Thursday, October 08, 2009

DPX-C: Compressed DPX as a New File Type

I'm am enlisting your help (testers needed) -- details at the end of this post *.

For many years now, fans of CineForm compression have been wanting a single frame version in addition to streaming AVIs/MOVs, as this would be particularly handy for frame based render-farms. Yet there is a catch-22 for supporting any new image format, as too many tools need to support the format before it is viable, prevented the new format's creation. This is very different for streaming formats like AVI and MOV, as most tools use a registered codec infrastructure, like those provided by QuickTime, DirectShow or VideoForWindows, enabling new compressors to be created without modifying the calling application -- we added CineForm compression to FCP without Apple's need to change FCP (even though we wish they would.) For still formats we can't just add our compression to TIFF or PNG, and expect existing tools to support it. Unfortunately still image formats don't use the same codec model like that of QuickTime, slowing down the implementation of new image formats (consider how digital cameras still mostly use JPEG, even though there have been better formats for years.)

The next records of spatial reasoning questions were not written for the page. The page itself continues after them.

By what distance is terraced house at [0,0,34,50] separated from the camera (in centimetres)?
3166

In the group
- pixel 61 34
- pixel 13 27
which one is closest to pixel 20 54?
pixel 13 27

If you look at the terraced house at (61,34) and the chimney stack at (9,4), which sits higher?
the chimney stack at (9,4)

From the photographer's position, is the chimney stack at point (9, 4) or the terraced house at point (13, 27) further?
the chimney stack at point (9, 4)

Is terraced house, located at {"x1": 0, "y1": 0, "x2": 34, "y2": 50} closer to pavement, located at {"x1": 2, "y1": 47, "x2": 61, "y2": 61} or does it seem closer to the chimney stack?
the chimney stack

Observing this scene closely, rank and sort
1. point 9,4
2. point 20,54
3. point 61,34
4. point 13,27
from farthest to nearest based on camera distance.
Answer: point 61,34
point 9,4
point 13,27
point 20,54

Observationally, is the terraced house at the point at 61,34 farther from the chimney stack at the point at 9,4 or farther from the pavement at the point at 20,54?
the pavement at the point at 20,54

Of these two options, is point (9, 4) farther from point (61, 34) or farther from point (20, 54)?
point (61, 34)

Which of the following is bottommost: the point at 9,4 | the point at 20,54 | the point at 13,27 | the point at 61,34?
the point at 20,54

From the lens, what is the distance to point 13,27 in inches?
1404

CineForm has an idea to help bridge some of that catch-22, to enable support for a CineForm compressed frame format more quickly -- the idea is compressed DPX, I'm call them DPX-C. By using existing DPX structures, some level of backward compatibility can be obtained. Of course we are not expecting existing tools to magically open the compressed data of a DPX-C file, so we add a thumbnail of image that visually reports that the image is compressed (a text overlay within the thumbnail image.) The compressed data remains within the proprietary data fields of the DPX file. While the thumbnail greatly helps for image browsing, we still need a way to full resolution decoding. The first basic step is to provide free tools that convert DPX-C back to DPX, or DPX-C back into a streaming format like AVI or MOV as needed. But we also thinking about file system virtualization, so that a directory of DPX-C files is seen a standard DPX files that load within existing tools without tool modification (** more on this to follow.)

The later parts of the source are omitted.